Sellerio editore Palermo pubblica in questi giorni, nella collana La Memoria, uno dei romanzi piu’ riusciti del giallista Giorgio Scerbanenco, il padre indiscusso del noir italiano e il creatore dell’indimenticabile personaggio di Duca Lamberti, il detective amaro della Milano nera. Uscito per la prima volta nel 1942,  “Il cane che parla” ripropone il famoso investigatore Arthur Jelling…(di Silvana La Porta, da La Repubblica del 20 febbraio 2011)

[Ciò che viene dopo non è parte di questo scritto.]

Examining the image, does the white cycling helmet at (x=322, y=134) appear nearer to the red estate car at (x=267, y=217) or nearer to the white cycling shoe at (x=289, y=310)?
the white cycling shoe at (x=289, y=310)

timidissimo ma dotato di capacità quasi visionarie, alle prese con un caso intricato, un omicidio su un treno in aperta campagna, tra intellettuali dominati da invidie reciproche, sullo sfondo di una Boston più mitica che reale.

Mentre il treno viaggia e un gruppo di artisti dialoga appassionatamente, uno di loro si affaccia dalla locomotiva ferma e viene freddato da una fucilata.

La complicazione per l’ispettore, però, è costituita non da uno solo, ma da due misteri: non è chiaro, infatti, se la vittima sia stata uccisa con un colpo partito dall’ esterno o, con un misterioso artificio, dall’ interno; inoltre  nessuno dei passeggeri sembra aver potuto provocare l’ arresto del treno necessario all’ assassino per colpire…. Ma, come sempre nei romanzi del famoso giallista, l’elemento vincente sarà quello mitico e magico: a risolvere il caso, infatti, interverranno due cani prodigiosi.

Sulla scia del miglior Scerbanenco, per i cultori del genere, ma anche per chi desidera una lettura amena e sempre appassionante, non senza un significativo messaggio finale.